Copy word for word the text of the rows below, from their very start through the line that holds "<instances>", both ends included.

+-------+

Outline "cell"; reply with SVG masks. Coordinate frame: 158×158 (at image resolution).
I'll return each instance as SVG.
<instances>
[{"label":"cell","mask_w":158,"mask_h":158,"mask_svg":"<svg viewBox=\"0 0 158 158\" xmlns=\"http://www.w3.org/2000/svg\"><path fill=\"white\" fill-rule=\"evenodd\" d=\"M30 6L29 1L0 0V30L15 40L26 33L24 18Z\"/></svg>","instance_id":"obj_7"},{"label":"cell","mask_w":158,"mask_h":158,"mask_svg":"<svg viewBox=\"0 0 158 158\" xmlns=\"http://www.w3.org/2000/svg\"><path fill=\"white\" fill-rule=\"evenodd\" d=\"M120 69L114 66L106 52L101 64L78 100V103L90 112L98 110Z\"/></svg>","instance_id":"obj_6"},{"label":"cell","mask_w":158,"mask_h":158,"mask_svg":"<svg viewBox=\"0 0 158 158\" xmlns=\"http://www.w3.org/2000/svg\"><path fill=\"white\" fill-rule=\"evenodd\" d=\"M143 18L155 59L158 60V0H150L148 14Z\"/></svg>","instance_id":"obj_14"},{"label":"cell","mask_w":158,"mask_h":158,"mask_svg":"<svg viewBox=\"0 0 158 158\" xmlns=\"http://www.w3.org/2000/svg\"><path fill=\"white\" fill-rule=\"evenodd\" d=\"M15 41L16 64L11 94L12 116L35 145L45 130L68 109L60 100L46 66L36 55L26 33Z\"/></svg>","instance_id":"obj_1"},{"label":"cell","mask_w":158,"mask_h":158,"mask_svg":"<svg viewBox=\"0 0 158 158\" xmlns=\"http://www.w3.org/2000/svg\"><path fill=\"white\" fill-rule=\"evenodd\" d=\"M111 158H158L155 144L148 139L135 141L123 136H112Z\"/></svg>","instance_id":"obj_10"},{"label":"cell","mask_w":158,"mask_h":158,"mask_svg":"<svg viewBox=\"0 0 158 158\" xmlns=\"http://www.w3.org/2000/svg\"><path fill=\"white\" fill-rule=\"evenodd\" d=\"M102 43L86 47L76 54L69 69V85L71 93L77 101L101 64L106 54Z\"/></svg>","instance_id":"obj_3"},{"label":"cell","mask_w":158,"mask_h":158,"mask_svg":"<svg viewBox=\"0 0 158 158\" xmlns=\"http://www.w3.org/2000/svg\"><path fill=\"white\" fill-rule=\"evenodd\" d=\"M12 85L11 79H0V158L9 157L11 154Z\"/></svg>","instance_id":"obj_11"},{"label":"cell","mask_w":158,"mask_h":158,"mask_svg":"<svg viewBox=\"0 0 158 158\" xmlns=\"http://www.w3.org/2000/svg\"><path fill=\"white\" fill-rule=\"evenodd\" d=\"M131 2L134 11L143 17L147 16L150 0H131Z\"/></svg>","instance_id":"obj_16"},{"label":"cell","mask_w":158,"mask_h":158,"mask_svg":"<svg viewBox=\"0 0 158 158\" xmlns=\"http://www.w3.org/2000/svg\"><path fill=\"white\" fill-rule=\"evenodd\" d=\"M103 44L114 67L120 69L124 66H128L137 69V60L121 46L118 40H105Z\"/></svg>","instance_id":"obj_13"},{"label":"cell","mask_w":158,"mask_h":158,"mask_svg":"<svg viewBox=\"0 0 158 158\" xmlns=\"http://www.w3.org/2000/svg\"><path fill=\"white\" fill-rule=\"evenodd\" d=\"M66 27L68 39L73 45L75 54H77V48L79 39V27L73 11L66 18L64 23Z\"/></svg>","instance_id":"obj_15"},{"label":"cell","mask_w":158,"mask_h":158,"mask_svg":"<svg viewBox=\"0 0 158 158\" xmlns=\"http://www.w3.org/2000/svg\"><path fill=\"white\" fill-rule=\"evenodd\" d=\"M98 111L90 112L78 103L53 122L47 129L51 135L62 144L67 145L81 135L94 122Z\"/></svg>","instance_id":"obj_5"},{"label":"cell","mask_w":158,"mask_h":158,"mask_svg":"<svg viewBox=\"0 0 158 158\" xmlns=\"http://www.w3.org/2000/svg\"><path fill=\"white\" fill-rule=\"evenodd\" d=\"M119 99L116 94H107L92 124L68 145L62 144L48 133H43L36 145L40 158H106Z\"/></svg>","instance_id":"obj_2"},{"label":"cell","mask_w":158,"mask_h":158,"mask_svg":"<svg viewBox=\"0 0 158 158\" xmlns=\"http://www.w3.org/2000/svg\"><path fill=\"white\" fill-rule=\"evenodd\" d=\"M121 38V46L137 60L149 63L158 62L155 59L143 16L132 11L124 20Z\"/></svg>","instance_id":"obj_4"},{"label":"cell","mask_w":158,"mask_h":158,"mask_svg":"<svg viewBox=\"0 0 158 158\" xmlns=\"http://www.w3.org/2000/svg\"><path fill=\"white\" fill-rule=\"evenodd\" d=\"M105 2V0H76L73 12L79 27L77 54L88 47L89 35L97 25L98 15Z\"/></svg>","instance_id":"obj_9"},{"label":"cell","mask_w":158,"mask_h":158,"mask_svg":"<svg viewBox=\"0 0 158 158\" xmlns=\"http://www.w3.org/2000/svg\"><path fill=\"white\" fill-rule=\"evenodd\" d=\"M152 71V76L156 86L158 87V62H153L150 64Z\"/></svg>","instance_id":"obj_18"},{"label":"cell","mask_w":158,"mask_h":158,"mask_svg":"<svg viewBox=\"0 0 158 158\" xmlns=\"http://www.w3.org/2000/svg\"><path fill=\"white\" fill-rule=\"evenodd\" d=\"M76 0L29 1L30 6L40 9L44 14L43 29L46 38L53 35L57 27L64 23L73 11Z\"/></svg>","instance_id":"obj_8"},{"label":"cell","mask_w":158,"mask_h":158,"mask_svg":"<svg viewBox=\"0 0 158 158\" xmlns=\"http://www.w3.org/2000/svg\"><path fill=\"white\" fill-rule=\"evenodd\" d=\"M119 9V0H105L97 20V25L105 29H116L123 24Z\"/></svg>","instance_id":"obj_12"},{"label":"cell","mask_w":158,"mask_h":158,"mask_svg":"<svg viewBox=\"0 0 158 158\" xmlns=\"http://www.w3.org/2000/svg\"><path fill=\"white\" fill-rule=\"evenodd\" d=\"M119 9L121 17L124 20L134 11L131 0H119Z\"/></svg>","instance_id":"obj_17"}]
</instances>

+-------+

Response ▸
Outline "cell"; reply with SVG masks. Coordinate frame: 158×158 (at image resolution).
I'll return each instance as SVG.
<instances>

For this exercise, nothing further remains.